Lee complains my solar system looks like a Red Neck still. She doesn't think it looks too good. My offer to put some decorations on it did not soften the critical view of its beauty. I will rate its beauty on BTUs. If it heats the water to shower will be the most beautiful thing in the woods. Mountain girl, Paula, logging out.

Monday, August 3, 2009

Leetonia summer of rain

The Bee Balm is in bloom. I took this picture in Leetonia behind a camp. Here is a description of the plant from the internet:

Other Names: Eastern Beebalm, Bergamot, Wild Oswego Tea, Horsemint, Monarda

Bee Balm Herb Uses and Medicinal Properties

Bee Balm is edible and medicinal, the entire plant above ground is edible used as a pot herb, and it is also used as a flavoring in cooked foods. The flowers make an attractive edible garnish in salads. The plant is noted for its fragrance, and is a source of oil of thyme. The fresh or dried leaves are brewed into a refreshing aromatic and medicinal tea. An infusion of young Bee Balm leaves used to form a common beverage in many parts of the United States.

Bee Balm leaves and flowers and stems are used in alternative medicine as an antiseptic, carminative, diaphoretic, diuretic and stimulant. An infusion is medicinal used internally in the treatment of colds, catarrh, headaches, and gastric disorders, to reduce low fevers and soothe sore throat, to relieve flatulence, nausea, menstrual pain, and insomnia. Steam inhalation of the plant can be used for sore throats, and bronchial catarrh (inflammation of the mucus membrane, causing an increased flow of mucus).
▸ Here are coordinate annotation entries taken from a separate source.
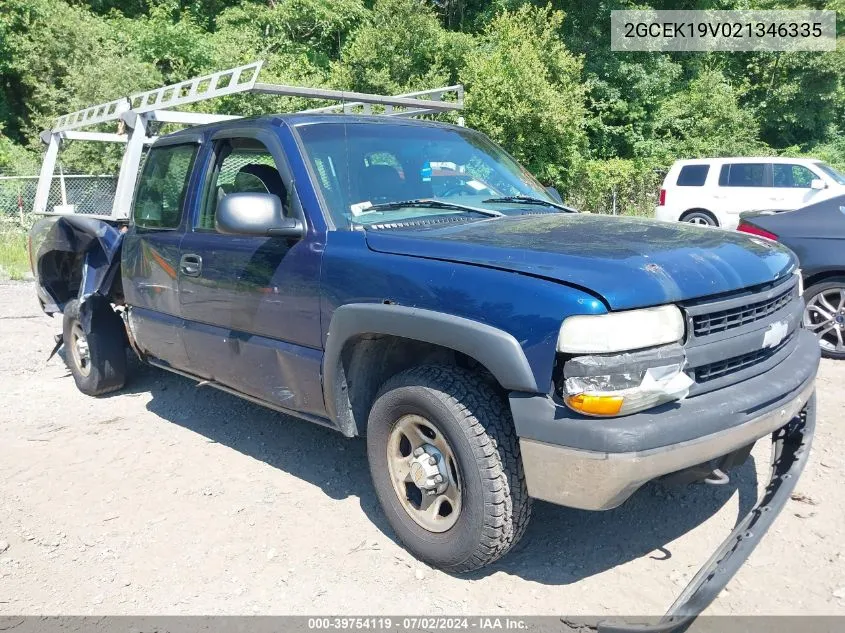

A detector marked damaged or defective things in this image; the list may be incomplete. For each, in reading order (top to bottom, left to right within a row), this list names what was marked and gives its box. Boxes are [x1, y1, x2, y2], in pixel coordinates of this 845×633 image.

cracked windshield [296, 121, 560, 227]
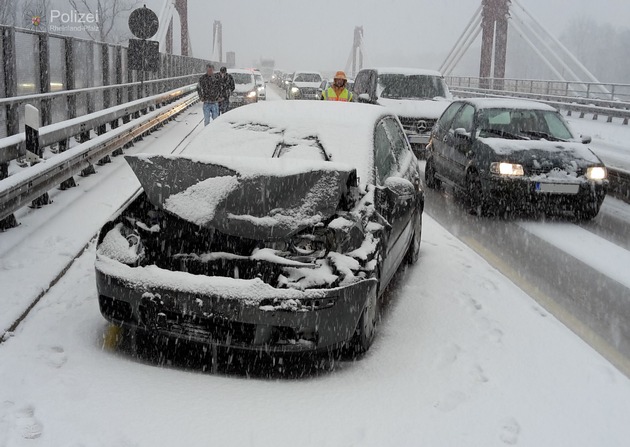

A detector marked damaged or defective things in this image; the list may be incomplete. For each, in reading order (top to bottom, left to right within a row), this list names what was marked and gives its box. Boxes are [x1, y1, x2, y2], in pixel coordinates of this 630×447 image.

crumpled car hood [126, 155, 358, 242]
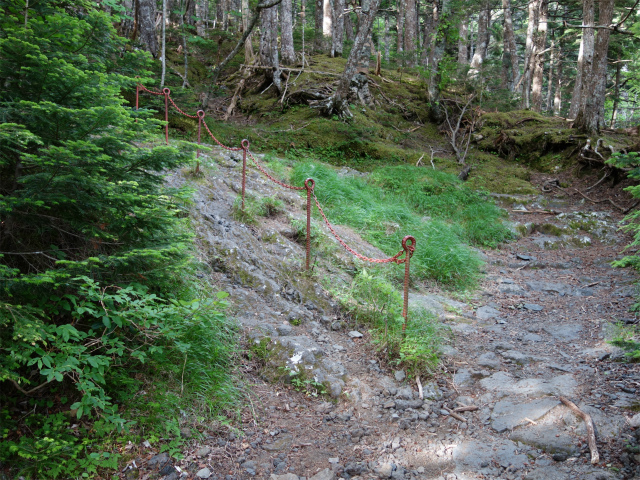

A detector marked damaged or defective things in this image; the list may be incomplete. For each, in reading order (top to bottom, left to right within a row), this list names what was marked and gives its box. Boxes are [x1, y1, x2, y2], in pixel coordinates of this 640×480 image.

rusty metal post [402, 235, 418, 334]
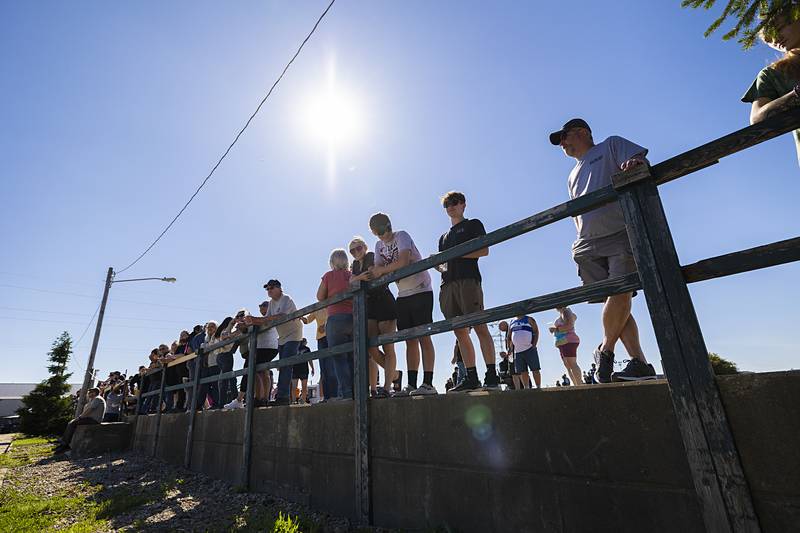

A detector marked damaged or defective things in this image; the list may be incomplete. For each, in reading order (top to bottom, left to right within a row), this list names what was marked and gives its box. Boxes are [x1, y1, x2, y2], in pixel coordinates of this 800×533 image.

rusted fence post [354, 280, 372, 524]
rusted fence post [616, 164, 760, 528]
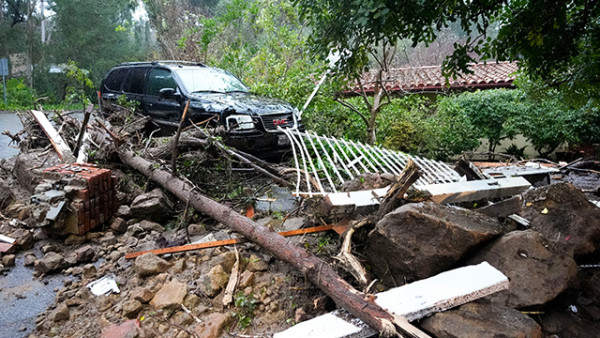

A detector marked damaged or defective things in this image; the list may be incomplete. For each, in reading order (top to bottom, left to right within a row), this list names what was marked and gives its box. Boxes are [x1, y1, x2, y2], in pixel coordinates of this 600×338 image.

Externally, it is a medicinal application for skin eruptions and infections. Bergamot's distinctive aroma, found in both the leaf and flower is wonderful for use in potpourri.
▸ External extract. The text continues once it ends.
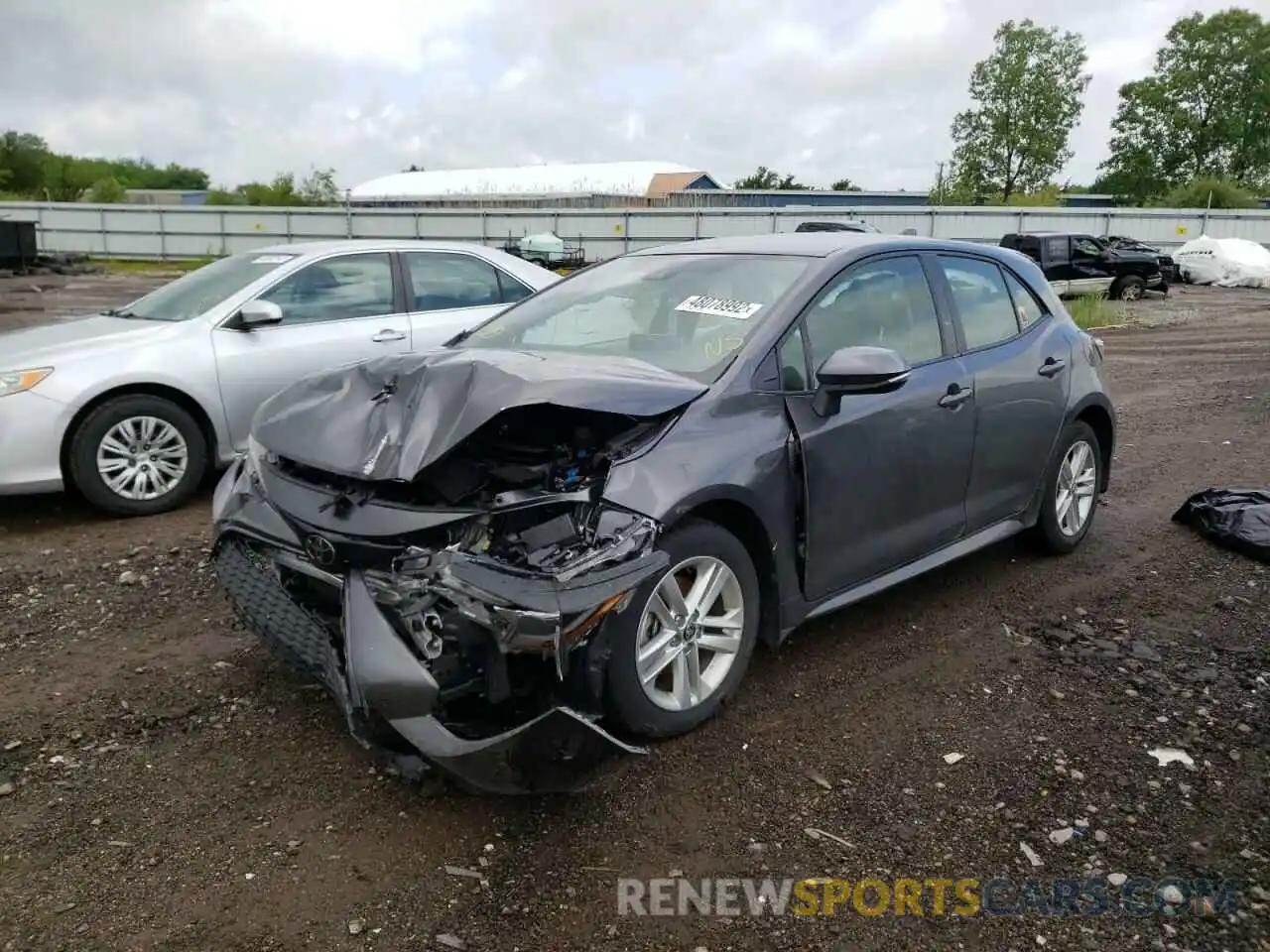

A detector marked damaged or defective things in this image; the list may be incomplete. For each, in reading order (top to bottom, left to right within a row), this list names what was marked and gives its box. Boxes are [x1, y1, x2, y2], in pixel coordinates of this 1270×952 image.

Cedar Run creek is flowing high for this time of year. My last picture is taken from the bridge in Leetonia and looks more like a Spring picture. The plants are very green from all the rain and the water is running constantly. In fact Saturday early I went for a kayak ride from Blackwell to Cedar Run. I haven't taken the time to do this for a couple years and decided I couldn't resist the abnormally high water. It took a little over an hour to float down and about a half hour to ride my bike back up to get my truck.

I went early in the morning and no one was out until I reached Cedar Run. The quiet trip was perfect capped by silent running of an eagle low, over the top of my kayak, scanning the creek. It don't get any better than that. Well today is promised to be sunny so I am off to do some outside work. Mountain girl, Paula, logging off.